In the lines below, copy verbatim everything from the line with "this 350×262 image." to the line with "detached wheel on ground [178, 158, 243, 221]", including both of those lines.

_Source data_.
_ _ _ _

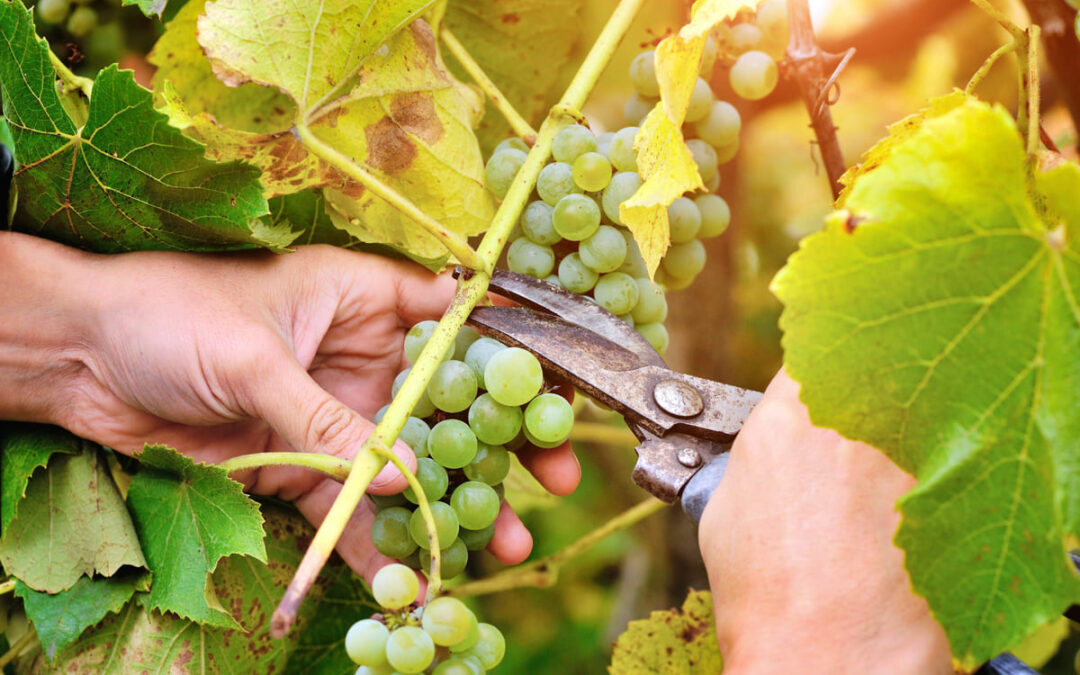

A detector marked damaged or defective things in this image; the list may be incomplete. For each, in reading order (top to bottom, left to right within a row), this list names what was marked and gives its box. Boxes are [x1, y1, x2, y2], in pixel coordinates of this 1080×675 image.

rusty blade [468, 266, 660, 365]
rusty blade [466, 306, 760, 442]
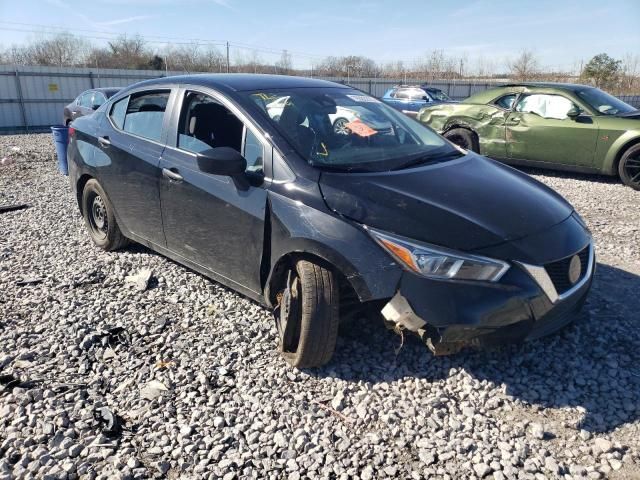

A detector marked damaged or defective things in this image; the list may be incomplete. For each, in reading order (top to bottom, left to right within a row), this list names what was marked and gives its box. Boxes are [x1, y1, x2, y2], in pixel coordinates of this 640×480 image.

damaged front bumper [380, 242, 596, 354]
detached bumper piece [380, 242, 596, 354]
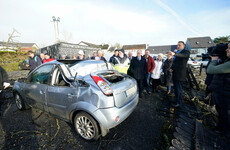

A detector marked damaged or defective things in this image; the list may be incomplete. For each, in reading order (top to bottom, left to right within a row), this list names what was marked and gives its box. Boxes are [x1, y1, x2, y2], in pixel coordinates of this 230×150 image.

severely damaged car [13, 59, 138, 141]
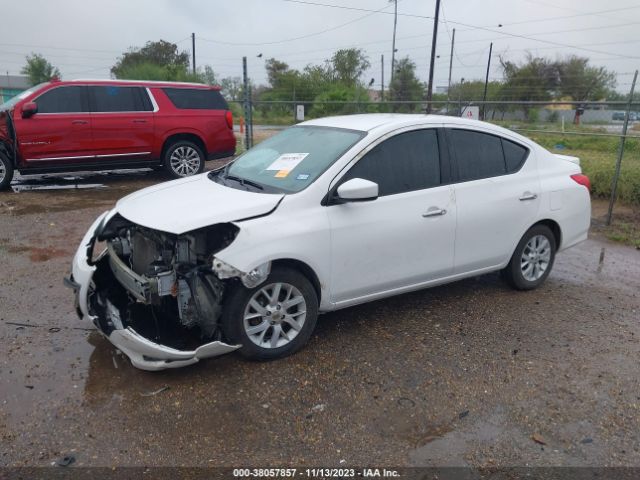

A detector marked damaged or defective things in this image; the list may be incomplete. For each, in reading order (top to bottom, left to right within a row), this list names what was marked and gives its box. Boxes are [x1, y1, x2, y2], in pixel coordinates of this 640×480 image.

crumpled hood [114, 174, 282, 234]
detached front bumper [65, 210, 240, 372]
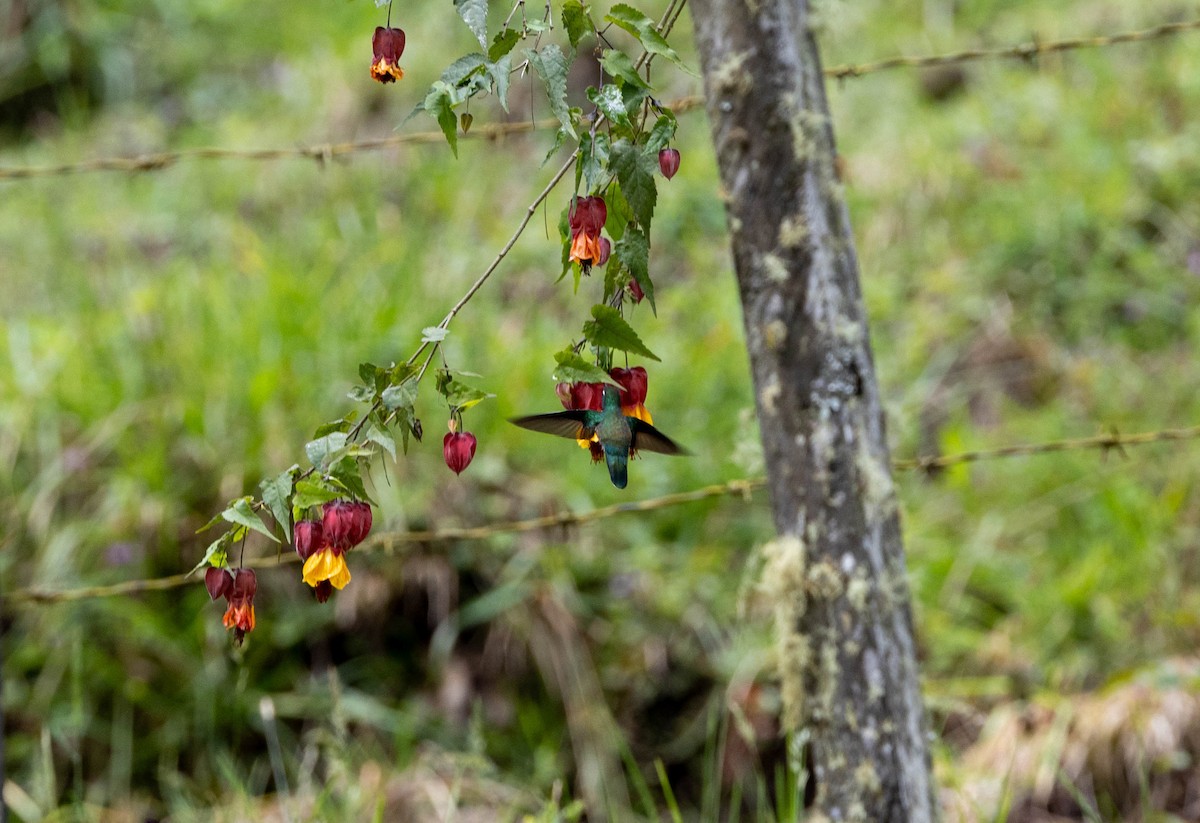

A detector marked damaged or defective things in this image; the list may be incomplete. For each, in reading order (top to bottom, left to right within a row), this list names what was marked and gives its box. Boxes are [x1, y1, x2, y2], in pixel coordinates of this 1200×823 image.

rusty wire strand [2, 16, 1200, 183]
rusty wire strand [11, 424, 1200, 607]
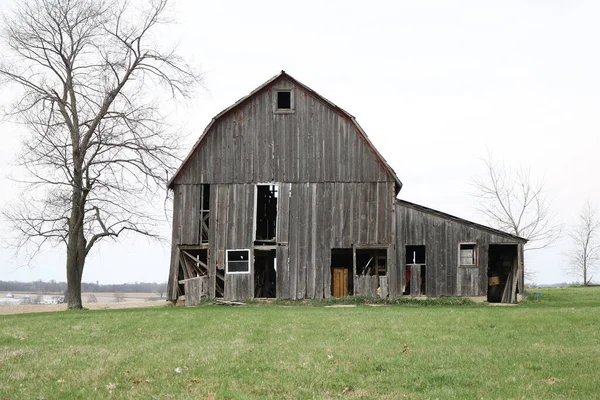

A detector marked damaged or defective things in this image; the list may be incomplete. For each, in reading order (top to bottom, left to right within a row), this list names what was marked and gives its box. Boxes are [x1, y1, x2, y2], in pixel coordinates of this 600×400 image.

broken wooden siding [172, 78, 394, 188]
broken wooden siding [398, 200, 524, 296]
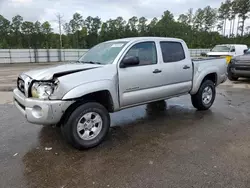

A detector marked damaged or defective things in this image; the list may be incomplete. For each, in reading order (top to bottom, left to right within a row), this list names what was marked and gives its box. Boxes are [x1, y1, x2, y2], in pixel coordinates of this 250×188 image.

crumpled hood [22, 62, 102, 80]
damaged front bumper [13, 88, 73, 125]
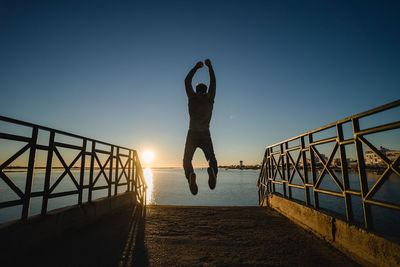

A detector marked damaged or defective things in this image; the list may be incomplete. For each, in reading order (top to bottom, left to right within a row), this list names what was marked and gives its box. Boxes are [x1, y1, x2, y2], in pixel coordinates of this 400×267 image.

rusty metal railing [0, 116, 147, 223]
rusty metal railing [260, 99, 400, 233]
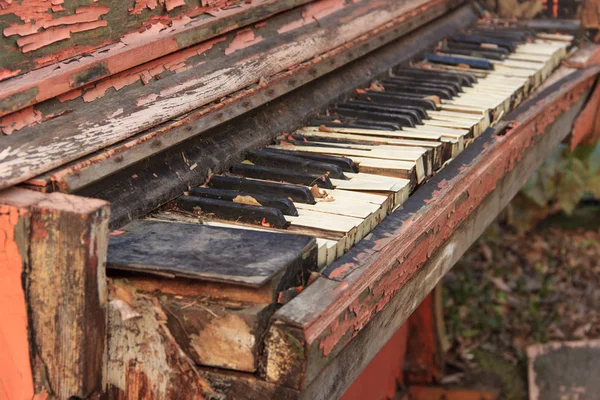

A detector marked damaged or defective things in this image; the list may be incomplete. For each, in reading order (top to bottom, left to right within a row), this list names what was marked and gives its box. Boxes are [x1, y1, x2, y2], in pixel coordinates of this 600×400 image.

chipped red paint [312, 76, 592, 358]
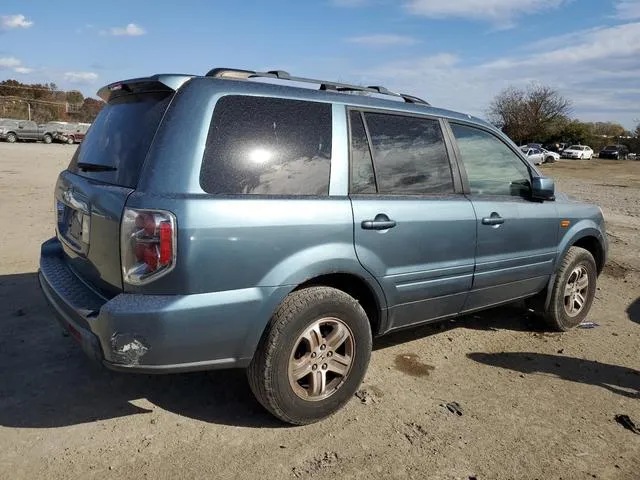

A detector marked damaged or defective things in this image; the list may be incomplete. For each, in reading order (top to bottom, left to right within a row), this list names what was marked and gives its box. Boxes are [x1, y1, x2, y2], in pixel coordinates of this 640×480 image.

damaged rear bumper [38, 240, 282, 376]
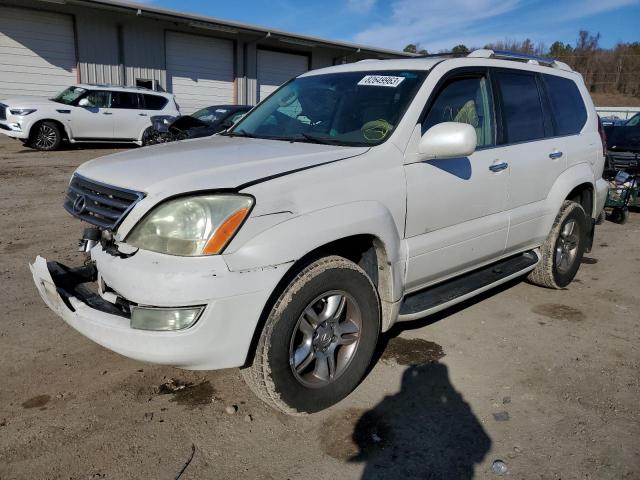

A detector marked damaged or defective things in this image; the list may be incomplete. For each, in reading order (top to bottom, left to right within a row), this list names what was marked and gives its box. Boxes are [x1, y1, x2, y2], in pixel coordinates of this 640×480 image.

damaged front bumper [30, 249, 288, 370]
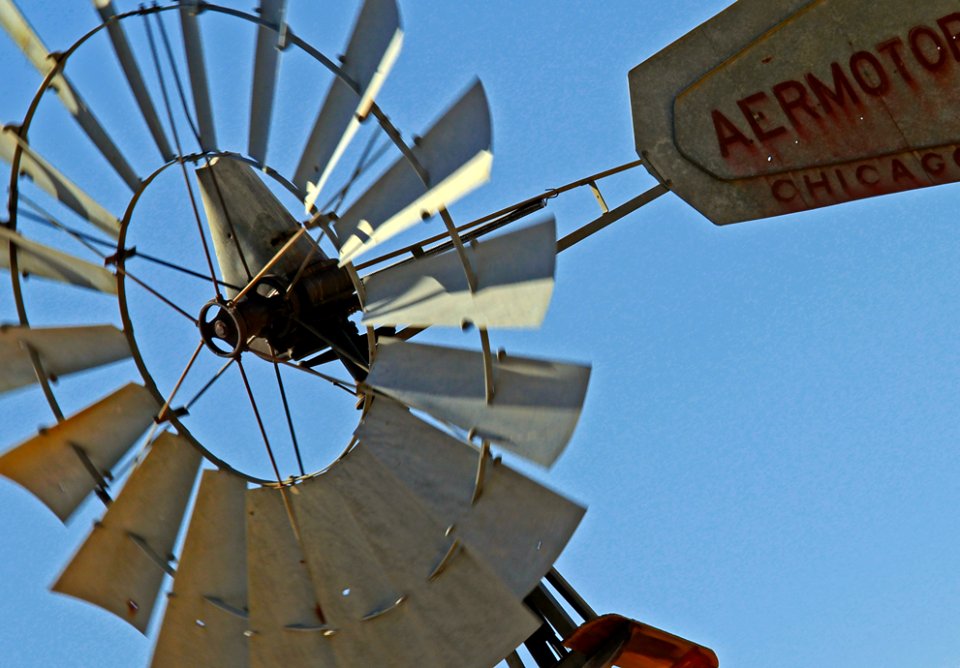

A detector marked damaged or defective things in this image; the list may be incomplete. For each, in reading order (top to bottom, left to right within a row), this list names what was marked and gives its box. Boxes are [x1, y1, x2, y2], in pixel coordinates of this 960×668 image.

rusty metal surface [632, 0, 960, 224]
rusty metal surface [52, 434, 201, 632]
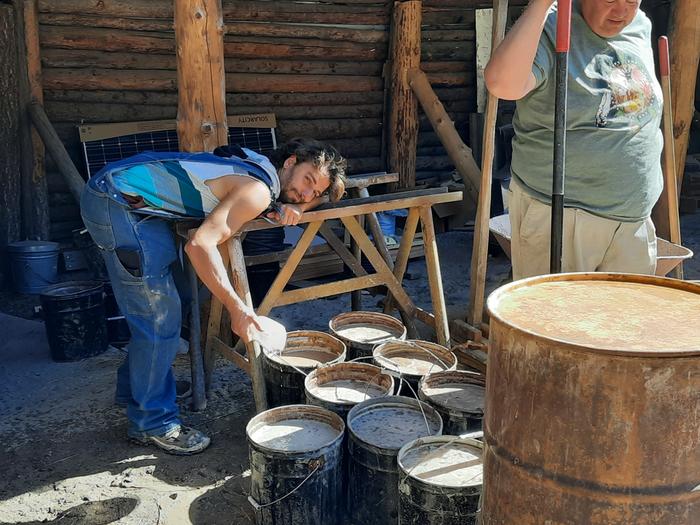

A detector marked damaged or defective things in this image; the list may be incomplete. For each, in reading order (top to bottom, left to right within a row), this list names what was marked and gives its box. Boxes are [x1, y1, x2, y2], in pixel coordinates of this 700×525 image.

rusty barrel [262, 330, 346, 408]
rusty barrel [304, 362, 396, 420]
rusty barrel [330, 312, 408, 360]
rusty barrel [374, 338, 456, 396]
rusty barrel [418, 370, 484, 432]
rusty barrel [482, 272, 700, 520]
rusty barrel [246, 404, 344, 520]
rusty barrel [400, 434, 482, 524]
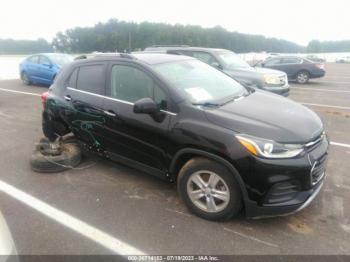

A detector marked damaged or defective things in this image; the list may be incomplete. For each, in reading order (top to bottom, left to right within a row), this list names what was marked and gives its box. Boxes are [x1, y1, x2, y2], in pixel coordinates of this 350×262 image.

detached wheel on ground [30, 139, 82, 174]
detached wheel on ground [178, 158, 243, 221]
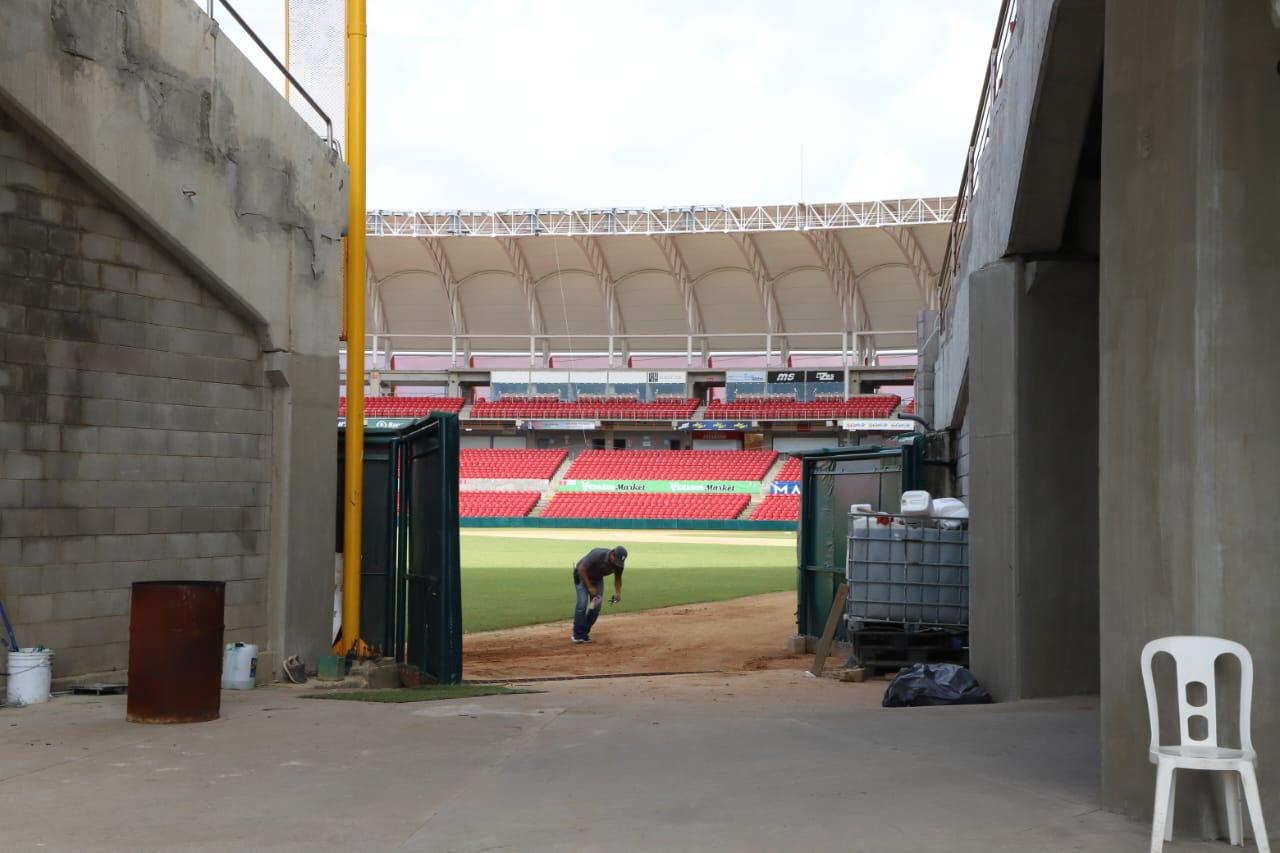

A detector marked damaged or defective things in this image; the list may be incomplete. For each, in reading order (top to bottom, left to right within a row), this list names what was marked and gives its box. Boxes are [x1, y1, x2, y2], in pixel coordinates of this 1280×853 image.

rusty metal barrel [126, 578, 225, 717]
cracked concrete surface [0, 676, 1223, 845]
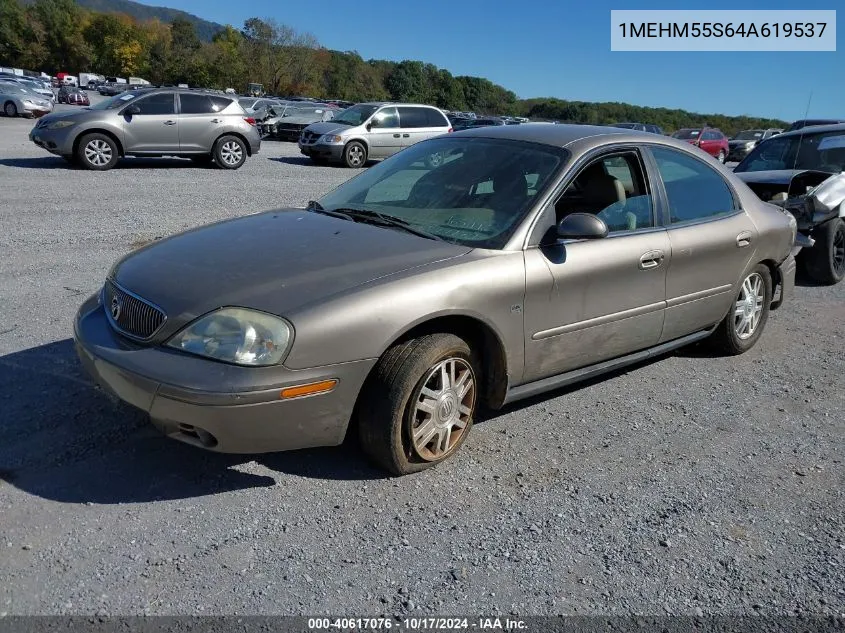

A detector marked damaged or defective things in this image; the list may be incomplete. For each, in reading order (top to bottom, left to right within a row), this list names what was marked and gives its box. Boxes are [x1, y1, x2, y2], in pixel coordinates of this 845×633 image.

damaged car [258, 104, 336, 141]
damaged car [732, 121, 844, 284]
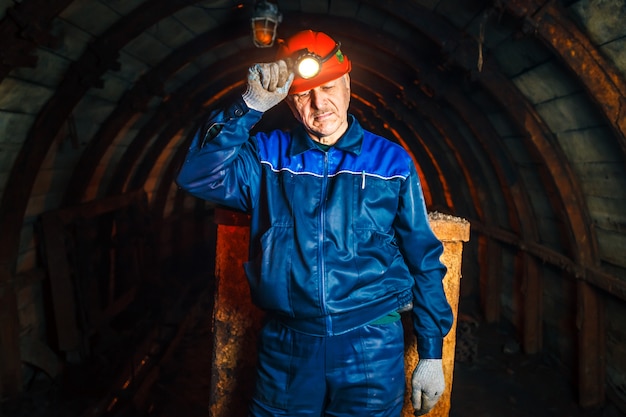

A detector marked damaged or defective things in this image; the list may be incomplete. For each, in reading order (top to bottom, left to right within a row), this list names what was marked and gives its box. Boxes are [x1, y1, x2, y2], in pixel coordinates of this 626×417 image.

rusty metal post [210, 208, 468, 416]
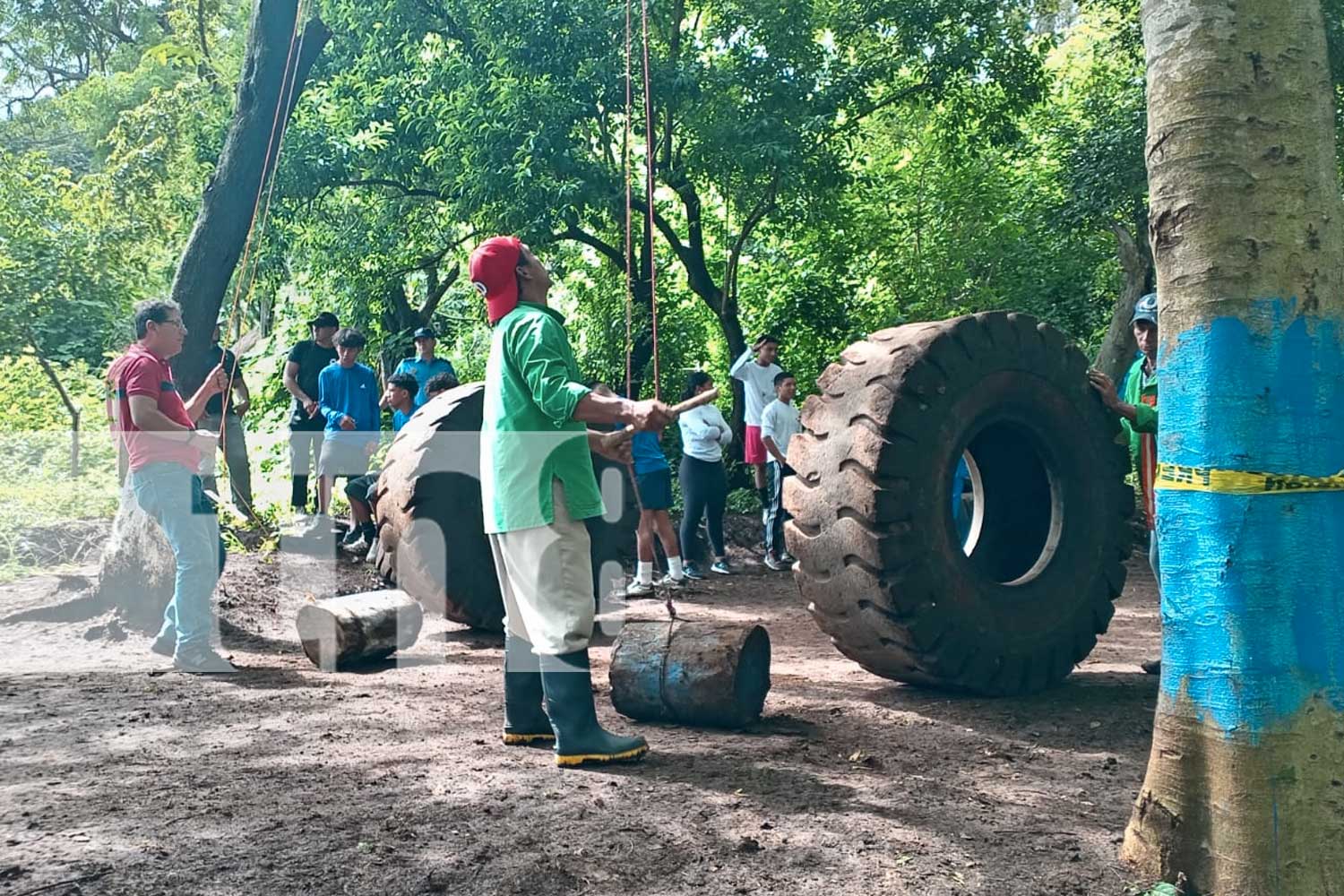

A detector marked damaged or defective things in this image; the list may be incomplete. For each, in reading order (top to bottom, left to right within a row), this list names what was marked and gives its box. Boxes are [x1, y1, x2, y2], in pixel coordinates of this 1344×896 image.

_ _ _ _

_Solution for this exercise_.
A detector marked damaged or defective things in this image; the list may be incomplete. For each, in reading order (top to bottom, left to right within a row), this list names what was marked and gives its box. Boxes are [x1, y1, x2, y2], in pixel coordinates of this 350×262 image.

detached wheel on ground [30, 139, 82, 174]
detached wheel on ground [178, 158, 243, 221]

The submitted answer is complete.